BY CELINE REINOSO
Since arriving in El Paso, my community has been on an intense search for (free) events and activities to attend, in an effort to make the most of our year and explore our new home. Unfortunately for us, a lot of the events in El Paso are advertised by word of mouth, so it was a slow first couple of weeks, attending Facebook-advertised events that had an average of 10 people—including us—show up.
As one of the program’s core values is social justice, we’ve also been seeking opportunities to get involved in community organizing. Ever since the tragedy that happened in El Paso on Aug. 3, there have been numerous rallies and meetings to resist the hate that fueled the shooting. One of them we heard about was the launch of the We Must do M.O.R.E. National Tour of the Poor People’s Campaign.
Beginning in El Paso and ending in Washington, D.C., the Poor People’s Campaign is touring across the country to organize communities and call for a “moral revival.” Riding on the energy of the community’s response to the Walmart shooting, the launch focused on resisting white supremacy, policy violence and militarization of the border.
As my housemates and I entered the mass meeting hosted at All Saints Episcopal Church, we joked that we might have accidentally walked into a church service. Welcomed by social justice chants that resembled worship music, a female reverend speaking at the front of the altar, and a group of people dancing in the pews, it resembled a church service, but wasn’t like anything I had been to before.
For the first thirty minutes, we gathered along the aisle to sing songs of liberation and justice. “There is no movement without music, there is no revolution without music,” the leader said. We sang verses from the Peace Poets—words that channeled our ancestors and resisted the criminalization of migration.
“Oye mi gente, traemos la fuerza (Listen my people, we bring strength)
La libertad es la única bandera (Freedom is the only flag)
Listen my people my condor, my eagle
No human being can ever be illegal.”
by the Peace Poets
After singing (and dancing), we sat in the pews to listen to the reverend speak. Rev. Liz Theoharis, co-chair of the Poor People’s Campaign, called out the violence that targets communities of color, specifically Latinx communities in El Paso. She said it isn’t just the white supremacists or racists that are violent, however, but policies and institutional structures that target and oppress those communities.
Community members were invited to the front to share their testimonies of militarized borderland life, family separation and even a mother’s experience on that day of the Walmart shooting. Each one shared their lived experiences and how that urged them to join the movement for the Mass Poor People’s Assembly & Moral March on Washington in June 2020.

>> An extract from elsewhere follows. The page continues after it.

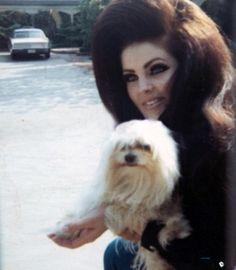 quintessential 60s feminine chic: Priscilla Presley style inspiration, she is.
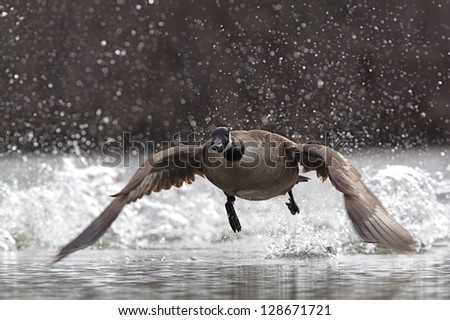 Canada Goose, branta canadensis, taking flight and splashing water drops in the air during takeoff, at a city metro park near Cleveland, Ohio nature, bird, & wildlife photography - stock photo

As we walked out of the meeting, I felt a sense of purpose and inspiration to do more. I left feeling hopeful about the future of our community and our country as a whole, reminded that amidst violent acts (and policies) that target vulnerable communities, there are people doing good work and seeking justice.
In a way, it really was a church service. The meeting followed a typical church service structure, opening with music to set the tone of the next hour and a half, and unite the group of people who have come to express what they believe in. A reverend addressed the crowd and taught about the injustice that exists in our communities, and invited us to do something about it—calls to action inspired by stories of Jesus being one with the poor in his own community. Individuals bravely shared their testimonies and reasons for fighting, resisting, believing, and inspired us to do the same. In the same way a priest closes a Mass with “go in peace,” the meeting closed with more music and words of resistance and strength, and sent people off into the world to make it a better place.
Celine Reinoso (she/her) was born in St. Louis, Missouri, but lived in Manila, Philippines for most of her life. She graduated from Saint Louis University with a degree in Journalism, but this year, she hopes to explore the realm of social work and social justice advocacy. She will be working as the Housing & Employment Coordinator at Villa Maria, a transitional shelter for homeless women in El Paso. When Celine isn’t advocating for immigrant and migrant rights, she enjoys listening to Korean pop music and drinking unhealthy amounts of coffee.